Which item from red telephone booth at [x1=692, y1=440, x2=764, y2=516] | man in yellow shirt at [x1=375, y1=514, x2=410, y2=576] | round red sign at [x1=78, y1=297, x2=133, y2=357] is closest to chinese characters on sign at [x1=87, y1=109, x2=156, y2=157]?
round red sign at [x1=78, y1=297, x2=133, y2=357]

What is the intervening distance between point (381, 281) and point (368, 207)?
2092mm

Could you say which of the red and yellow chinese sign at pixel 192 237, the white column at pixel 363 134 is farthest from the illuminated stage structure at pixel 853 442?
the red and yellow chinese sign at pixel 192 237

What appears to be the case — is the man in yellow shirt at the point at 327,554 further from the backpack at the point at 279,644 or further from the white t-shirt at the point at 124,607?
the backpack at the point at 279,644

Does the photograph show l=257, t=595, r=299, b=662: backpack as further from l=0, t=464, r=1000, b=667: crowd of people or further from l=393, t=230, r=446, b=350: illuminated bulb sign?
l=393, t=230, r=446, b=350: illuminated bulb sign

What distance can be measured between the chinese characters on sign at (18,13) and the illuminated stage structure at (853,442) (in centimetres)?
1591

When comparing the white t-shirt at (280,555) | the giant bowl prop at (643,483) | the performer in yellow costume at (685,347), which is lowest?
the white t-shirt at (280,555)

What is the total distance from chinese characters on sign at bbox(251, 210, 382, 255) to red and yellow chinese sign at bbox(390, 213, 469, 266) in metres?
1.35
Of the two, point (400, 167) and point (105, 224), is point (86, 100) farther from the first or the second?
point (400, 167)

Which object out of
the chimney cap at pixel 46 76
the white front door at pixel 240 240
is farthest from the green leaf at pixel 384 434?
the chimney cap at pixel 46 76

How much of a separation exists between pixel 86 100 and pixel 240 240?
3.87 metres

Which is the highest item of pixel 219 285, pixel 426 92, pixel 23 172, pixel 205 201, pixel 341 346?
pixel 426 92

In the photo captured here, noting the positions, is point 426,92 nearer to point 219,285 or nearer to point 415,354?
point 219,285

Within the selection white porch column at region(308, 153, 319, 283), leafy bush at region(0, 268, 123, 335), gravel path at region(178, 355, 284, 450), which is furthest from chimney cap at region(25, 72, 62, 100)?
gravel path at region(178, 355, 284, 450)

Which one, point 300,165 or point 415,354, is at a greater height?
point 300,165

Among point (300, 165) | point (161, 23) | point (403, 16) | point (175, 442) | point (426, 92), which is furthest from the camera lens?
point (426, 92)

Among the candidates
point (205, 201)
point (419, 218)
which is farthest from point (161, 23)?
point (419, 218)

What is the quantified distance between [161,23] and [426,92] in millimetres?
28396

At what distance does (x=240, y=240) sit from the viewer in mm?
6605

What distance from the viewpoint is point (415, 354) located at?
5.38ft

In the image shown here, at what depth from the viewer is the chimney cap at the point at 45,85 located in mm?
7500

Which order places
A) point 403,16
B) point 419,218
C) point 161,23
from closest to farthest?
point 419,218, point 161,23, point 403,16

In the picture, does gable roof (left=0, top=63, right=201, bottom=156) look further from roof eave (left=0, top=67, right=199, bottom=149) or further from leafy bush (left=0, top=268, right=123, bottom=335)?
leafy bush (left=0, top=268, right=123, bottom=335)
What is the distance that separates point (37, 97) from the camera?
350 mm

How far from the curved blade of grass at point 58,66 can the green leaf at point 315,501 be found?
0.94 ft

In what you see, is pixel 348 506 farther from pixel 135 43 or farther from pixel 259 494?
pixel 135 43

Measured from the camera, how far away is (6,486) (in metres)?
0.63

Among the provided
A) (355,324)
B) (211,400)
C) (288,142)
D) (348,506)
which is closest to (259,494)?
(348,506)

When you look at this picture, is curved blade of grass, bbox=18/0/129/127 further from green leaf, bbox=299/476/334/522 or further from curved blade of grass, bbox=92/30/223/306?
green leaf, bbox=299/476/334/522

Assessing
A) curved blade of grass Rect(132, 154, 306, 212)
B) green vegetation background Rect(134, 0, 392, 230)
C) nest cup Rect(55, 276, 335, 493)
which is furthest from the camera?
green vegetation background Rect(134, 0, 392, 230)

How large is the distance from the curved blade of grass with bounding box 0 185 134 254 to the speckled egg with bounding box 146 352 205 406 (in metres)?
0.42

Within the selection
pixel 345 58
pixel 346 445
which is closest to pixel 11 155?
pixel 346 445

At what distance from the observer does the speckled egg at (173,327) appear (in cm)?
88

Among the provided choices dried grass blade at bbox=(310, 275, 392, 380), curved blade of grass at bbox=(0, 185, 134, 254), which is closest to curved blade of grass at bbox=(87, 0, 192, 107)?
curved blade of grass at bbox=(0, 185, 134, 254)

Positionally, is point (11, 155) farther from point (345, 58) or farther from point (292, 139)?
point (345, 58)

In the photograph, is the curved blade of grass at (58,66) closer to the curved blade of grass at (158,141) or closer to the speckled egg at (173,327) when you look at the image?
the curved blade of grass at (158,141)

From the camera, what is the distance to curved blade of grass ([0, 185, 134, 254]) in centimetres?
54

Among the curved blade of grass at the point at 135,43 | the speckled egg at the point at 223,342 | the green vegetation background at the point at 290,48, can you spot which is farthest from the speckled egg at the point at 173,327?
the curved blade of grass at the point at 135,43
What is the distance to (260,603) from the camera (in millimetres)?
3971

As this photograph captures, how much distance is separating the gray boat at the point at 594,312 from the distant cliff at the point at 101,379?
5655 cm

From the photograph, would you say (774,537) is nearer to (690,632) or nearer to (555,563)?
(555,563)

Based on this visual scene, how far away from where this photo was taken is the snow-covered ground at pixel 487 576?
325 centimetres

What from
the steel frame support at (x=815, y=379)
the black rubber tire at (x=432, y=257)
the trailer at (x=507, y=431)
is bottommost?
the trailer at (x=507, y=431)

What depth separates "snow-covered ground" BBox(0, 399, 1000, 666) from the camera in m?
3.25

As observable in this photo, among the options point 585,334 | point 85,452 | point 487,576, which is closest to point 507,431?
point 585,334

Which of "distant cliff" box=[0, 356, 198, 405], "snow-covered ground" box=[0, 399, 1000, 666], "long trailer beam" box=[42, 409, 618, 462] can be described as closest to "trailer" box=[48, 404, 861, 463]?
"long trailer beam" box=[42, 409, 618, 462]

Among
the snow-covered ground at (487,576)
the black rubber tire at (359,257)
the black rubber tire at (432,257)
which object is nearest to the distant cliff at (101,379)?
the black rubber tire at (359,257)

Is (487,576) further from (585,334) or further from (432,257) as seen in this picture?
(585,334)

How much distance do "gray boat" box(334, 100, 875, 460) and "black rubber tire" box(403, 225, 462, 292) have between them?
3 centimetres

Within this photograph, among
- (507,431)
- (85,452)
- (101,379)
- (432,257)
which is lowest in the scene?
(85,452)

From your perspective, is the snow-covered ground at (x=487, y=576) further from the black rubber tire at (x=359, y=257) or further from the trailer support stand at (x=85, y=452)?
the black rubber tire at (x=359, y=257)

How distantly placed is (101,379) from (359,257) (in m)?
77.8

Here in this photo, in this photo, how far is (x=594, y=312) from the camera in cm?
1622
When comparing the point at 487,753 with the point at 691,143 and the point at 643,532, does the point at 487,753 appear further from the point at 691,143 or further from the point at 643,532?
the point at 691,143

Exercise task | Can you reproduce all of the material above word for word, from its first line to its last?

Answer for this exercise |
Which item from red telephone booth at [x1=692, y1=440, x2=764, y2=516] | man in yellow shirt at [x1=375, y1=514, x2=410, y2=576] | round red sign at [x1=78, y1=297, x2=133, y2=357] is closest to chinese characters on sign at [x1=87, y1=109, x2=156, y2=157]?
round red sign at [x1=78, y1=297, x2=133, y2=357]

What is the intervening distance between point (381, 281) and point (368, 207)?
2092mm

Could you say which of the red and yellow chinese sign at pixel 192 237, the white column at pixel 363 134 is farthest from the illuminated stage structure at pixel 853 442?
the red and yellow chinese sign at pixel 192 237

What appears to be the case — is the man in yellow shirt at the point at 327,554 further from the backpack at the point at 279,644 or further from the white t-shirt at the point at 124,607?
the backpack at the point at 279,644

Does the photograph show l=257, t=595, r=299, b=662: backpack as further from l=0, t=464, r=1000, b=667: crowd of people or further from l=393, t=230, r=446, b=350: illuminated bulb sign?
l=393, t=230, r=446, b=350: illuminated bulb sign

What distance can be measured between the chinese characters on sign at (18,13) and the illuminated stage structure at (853,442) (in centimetres)?
1591

When comparing the white t-shirt at (280,555) | the giant bowl prop at (643,483) | the performer in yellow costume at (685,347), which is lowest?
the white t-shirt at (280,555)

What is the total distance from chinese characters on sign at bbox(251, 210, 382, 255) to red and yellow chinese sign at bbox(390, 213, 469, 266) in metres?
1.35
Of the two, point (400, 167) and point (105, 224), is point (86, 100) farther from the first or the second?
point (400, 167)

Which object out of
the chimney cap at pixel 46 76
the white front door at pixel 240 240
is farthest from the green leaf at pixel 384 434?
the chimney cap at pixel 46 76

How much of a separation exists between pixel 86 100 and pixel 240 240?
3.87 metres

Which is the highest item of pixel 219 285, pixel 426 92, pixel 23 172, pixel 205 201, pixel 341 346?
pixel 426 92

In the photo captured here, noting the positions, is point 426,92 nearer to point 219,285 or nearer to point 415,354?
point 219,285

Within the selection white porch column at region(308, 153, 319, 283), leafy bush at region(0, 268, 123, 335), gravel path at region(178, 355, 284, 450), which is furthest from chimney cap at region(25, 72, 62, 100)?
gravel path at region(178, 355, 284, 450)

Which one, point 300,165 or point 415,354, is at a greater height?
point 300,165

Among point (300, 165) | point (161, 23) | point (403, 16) | point (175, 442) | point (426, 92), which is furthest from the camera lens?
point (426, 92)

Among the candidates
point (205, 201)
point (419, 218)
which is farthest from point (161, 23)?
point (419, 218)

What is the quantified distance between [161,23] and [426,92] in millimetres?
28396

At what distance does (x=240, y=240) sit from the viewer in mm?
6605

What distance from the viewpoint is point (415, 354) located at?
5.38ft

In the image shown here, at what depth from the viewer is the chimney cap at the point at 45,85 located in mm?
7500

Which order places
A) point 403,16
B) point 419,218
C) point 161,23
from closest to farthest?
point 419,218, point 161,23, point 403,16

In the picture, does gable roof (left=0, top=63, right=201, bottom=156) look further from roof eave (left=0, top=67, right=199, bottom=149) or further from leafy bush (left=0, top=268, right=123, bottom=335)?
leafy bush (left=0, top=268, right=123, bottom=335)
What is the distance that separates point (37, 97) from the camera?
350 mm

How far from the curved blade of grass at point 58,66 can the green leaf at point 315,501 be found?
0.94 ft

In what you see, is pixel 348 506 farther from pixel 135 43 or farther from pixel 259 494?
pixel 135 43

Measured from the camera, how far away is (6,486) (in metres)?
0.63

Among the provided
A) (355,324)
B) (211,400)
C) (288,142)
D) (348,506)
which is closest to (259,494)?
(348,506)

When you look at this picture, is curved blade of grass, bbox=18/0/129/127 further from green leaf, bbox=299/476/334/522 or further from curved blade of grass, bbox=92/30/223/306?
green leaf, bbox=299/476/334/522

Assessing
A) curved blade of grass Rect(132, 154, 306, 212)
B) green vegetation background Rect(134, 0, 392, 230)
C) nest cup Rect(55, 276, 335, 493)
which is furthest from the camera?
green vegetation background Rect(134, 0, 392, 230)

How large is the distance from the curved blade of grass with bounding box 0 185 134 254 to the speckled egg with bounding box 146 352 205 406 (in metres)?
0.42

Within the selection
pixel 345 58
pixel 346 445
which is closest to pixel 11 155?
pixel 346 445

At what distance from the observer does the speckled egg at (173,327) appear (in cm)?
88

Among the provided choices dried grass blade at bbox=(310, 275, 392, 380), curved blade of grass at bbox=(0, 185, 134, 254), which is closest to curved blade of grass at bbox=(87, 0, 192, 107)?
curved blade of grass at bbox=(0, 185, 134, 254)

Positionally, is point (11, 155) farther from point (345, 58) or farther from point (292, 139)?
point (345, 58)

In the photograph, is the curved blade of grass at (58,66) closer to the curved blade of grass at (158,141) or closer to the speckled egg at (173,327) when you look at the image?
the curved blade of grass at (158,141)

From the camera, what is the distance to curved blade of grass ([0, 185, 134, 254]) in centimetres?
54

Among the curved blade of grass at the point at 135,43 | the speckled egg at the point at 223,342 | the green vegetation background at the point at 290,48, can you spot which is farthest from the speckled egg at the point at 173,327?
the curved blade of grass at the point at 135,43
What is the distance to (260,603) from the camera (in millimetres)?
3971

As this photograph captures, how much distance is separating the gray boat at the point at 594,312 from the distant cliff at the point at 101,379?
5655 cm

From the photograph, would you say (774,537) is nearer to (690,632) or nearer to (555,563)?
(555,563)

Based on this visual scene, how far away from where this photo was taken is the snow-covered ground at pixel 487 576?
325 centimetres

What from
the steel frame support at (x=815, y=379)
the black rubber tire at (x=432, y=257)
the trailer at (x=507, y=431)
is bottommost?
the trailer at (x=507, y=431)

What depth separates "snow-covered ground" BBox(0, 399, 1000, 666) from the camera in m?
3.25

As observable in this photo, among the options point 585,334 | point 85,452 | point 487,576, which is closest to point 507,431?
point 585,334

Which of "distant cliff" box=[0, 356, 198, 405], "snow-covered ground" box=[0, 399, 1000, 666], "long trailer beam" box=[42, 409, 618, 462] can be described as closest to "trailer" box=[48, 404, 861, 463]?
"long trailer beam" box=[42, 409, 618, 462]

Among
the snow-covered ground at (487,576)
the black rubber tire at (359,257)
the black rubber tire at (432,257)
which object is nearest to the distant cliff at (101,379)?
the black rubber tire at (359,257)

Is (487,576) further from (585,334) or further from (432,257) as seen in this picture?
(585,334)

How much distance do "gray boat" box(334, 100, 875, 460) and "black rubber tire" box(403, 225, 462, 292) have between them?
3 centimetres

Within this photograph, among
- (507,431)
- (85,452)
- (101,379)
- (432,257)
which is lowest in the scene?
(85,452)

From your perspective, is the snow-covered ground at (x=487, y=576) further from the black rubber tire at (x=359, y=257) or further from the trailer support stand at (x=85, y=452)?
the black rubber tire at (x=359, y=257)

How distantly placed is (101,379) from (359,257) (in m)?
77.8

Here in this photo, in this photo, how far is (x=594, y=312) from the camera in cm?
1622
When comparing the point at 487,753 with the point at 691,143 and the point at 643,532, does the point at 487,753 appear further from the point at 691,143 or further from the point at 643,532?
the point at 691,143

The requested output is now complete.